--- Text segment Enclosed Below ---

The Indians opened 2010 with a $61.2 million payroll, down from $81.6 million to begin 2009.  That ranked them 24th among the 30 teams.  The only two clubs last year to start below $50 million were the Padres and Pirates, and both of those clubs figure to spend more next year, though the Pirates may yet fall below the Indians.

With the approximately $26 million spent on Jake Westbrook, Kerry Wood and Jhonny Peralta off the books, Cleveland is currently on the hook for $26.6 million in 2011 dollars: $13.5 million to Travis Hafner, $7.5 million to Grady Sizemore and $6.1 million to Fausto Carmona.

--- End of Enclosed Text segment ---
--- Study material Enclosed Below ---

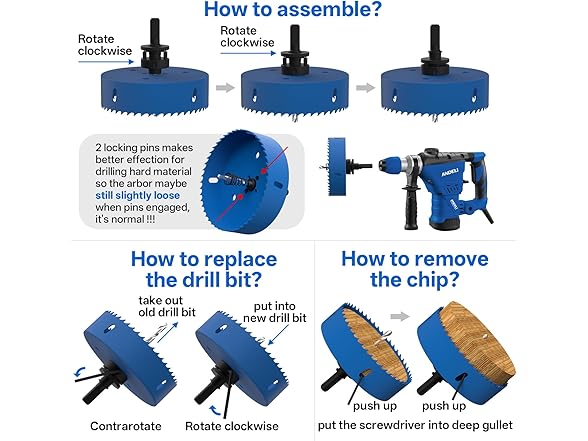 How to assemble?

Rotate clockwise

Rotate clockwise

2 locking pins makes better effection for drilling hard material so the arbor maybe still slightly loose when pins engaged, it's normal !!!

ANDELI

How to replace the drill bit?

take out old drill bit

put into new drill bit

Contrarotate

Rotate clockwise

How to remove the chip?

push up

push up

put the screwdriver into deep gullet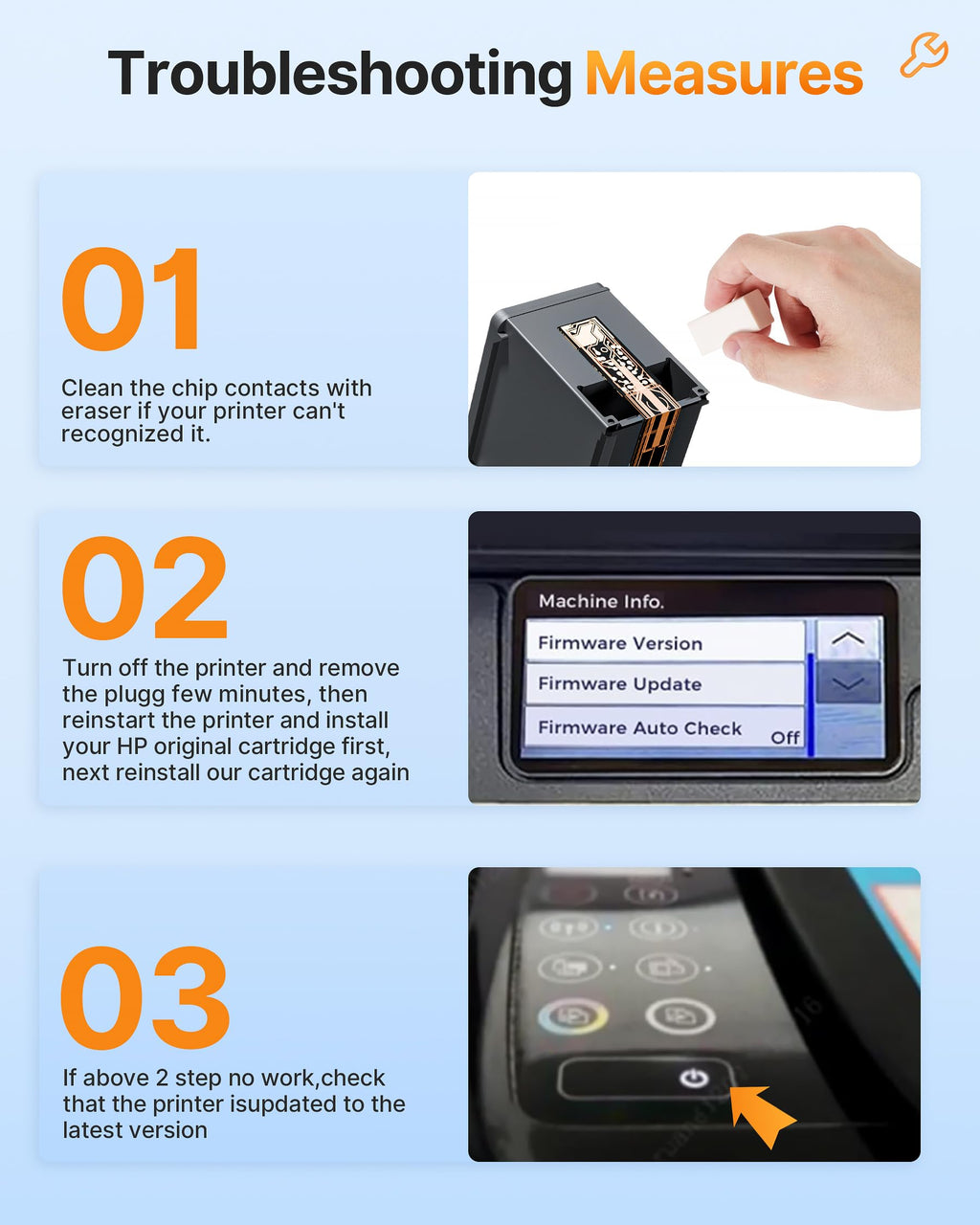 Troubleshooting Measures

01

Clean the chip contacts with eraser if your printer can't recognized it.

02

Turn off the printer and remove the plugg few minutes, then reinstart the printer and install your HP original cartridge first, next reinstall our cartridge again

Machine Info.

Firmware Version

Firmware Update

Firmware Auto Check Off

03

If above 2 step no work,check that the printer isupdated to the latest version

--- End of Enclosed Study material ---

(Required tasks):
[a] Please decide whether each statement agrees with the passage on the Indians' payroll above. Answer yes or no for each, and quote the deciding words of the passage. (i) The Indians began 2010 with a payroll of $61.2 million. (ii) The Indians' 2010 payroll ranked 20th among the 30 teams. (iii) Cleveland owes Grady Sizemore $7.5 million in 2011 dollars.
[b] Answer these questions from the passage on the Indians' payroll above.
(i) What was the Indians' payroll at the start of 2009?
(ii) Which two clubs started last year below $50 million?
(iii) How much is Cleveland currently on the hook for in 2011 dollars?
[c] Rewrite the portion of the passage on the Indians' payroll above between "The Indians opened" and "to Fausto Carmona.", inclusive, swapping "Padres" for "Mariners".

(Answer list):
[a]
(i) Yes: "The Indians opened 2010 with a $61.2 million payroll"
(ii) No: "That ranked them 24th among the 30 teams."
(iii) Yes: "$7.5 million to Grady Sizemore"

[b]
(i) $81.6 million
(ii) The Padres and Pirates
(iii) $26.6 million

[c]
The Indians opened 2010 with a $61.2 million payroll, down from $81.6 million to begin 2009.  That ranked them 24th among the 30 teams.  The only two clubs last year to start below $50 million were the Mariners and Pirates, and both of those clubs figure to spend more next year, though the Pirates may yet fall below the Indians.

With the approximately $26 million spent on Jake Westbrook, Kerry Wood and Jhonny Peralta off the books, Cleveland is currently on the hook for $26.6 million in 2011 dollars: $13.5 million to Travis Hafner, $7.5 million to Grady Sizemore and $6.1 million to Fausto Carmona.